--- EXERCISE 1 ---
In two sentences, summarize the text on DLL linking.
--- EXERCISE 2 ---
Answer these questions from the text on DLL linking:
(a) What two kinds of file can an executable module be?
(b) When does the linker create the import library?
(c) Which file must be included in each source file that calls the exported functions?
--- EXERCISE 3 ---
Please repeat the part of the text on DLL linking that opens with the words containing "Executables using the" and closes with "other function call.".

--- TEXT TO READ ---
+-------+

Dynamic linking differs from static linking in that it allows an executable module (either a .dll or .exe file) to include only the information needed at run time to locate the executable code for a DLL function.

In static linking, the linker gets all of the referenced functions from the static link library and places it with your code into your executable.

Using dynamic linking instead of static linking offers several advantages. DLLs save memory, reduce swapping, save disk space, upgrade easier, provide after-market support, provide a mechanism to extend the MFC library classes, support multilanguage programs, and ease the creation of international versions.

We will review both methods of linking.

An executable file links to (or loads) a DLL in one of two ways:

  • Implicit linking (dynamic linking).

  • Explicit linking (static linking).

Implicit Linking

To implicitly link to a DLL, executables must obtain the following from the provider of the DLL:

  • A header file (.h file) containing the declarations of the exported functions and/or C++ classes. The classes, functions, and data should all have__declspec(dllimport).

  • An import library (.LIB files) to link with. (The linker creates the import library when the DLL is built.)

  • The actual DLL (.dll file).

Executables using the DLL must include the header file containing the exported functions (or C++ classes) in each source file that contains calls to the exported functions. From a coding perspective, the function calls to the exported functions are just like any other function call.

+-------+

--- DATASET EXCERPT ---
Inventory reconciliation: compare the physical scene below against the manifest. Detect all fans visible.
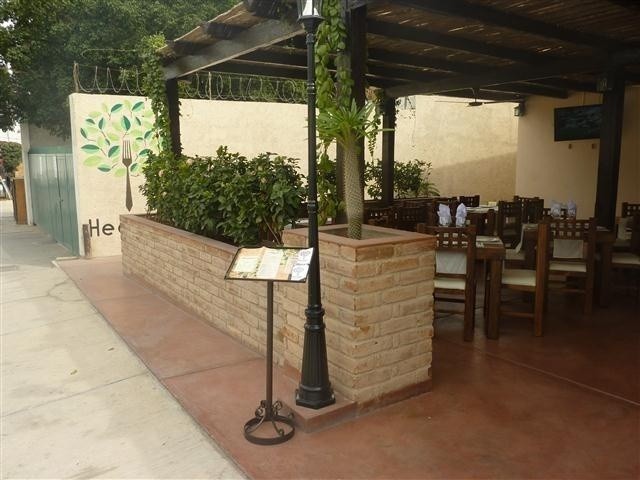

+-------+

--- CORRECT RESULT 1 ---
Dynamic linking lets an executable module hold only the information needed at run time to locate the code for a DLL function, while static linking copies all referenced functions from the static link library into the executable. To link implicitly to a DLL, an executable needs a header file declaring the exported functions or classes, an import library, and the DLL itself, and calls to the exported functions then look like any other function call.

--- CORRECT RESULT 2 ---
(a) A .dll or an .exe file.
(b) When the DLL is built.
(c) The header file containing the exported functions (or C++ classes).

--- CORRECT RESULT 3 ---
Executables using the DLL must include the header file containing the exported functions (or C++ classes) in each source file that contains calls to the exported functions. From a coding perspective, the function calls to the exported functions are just like any other function call.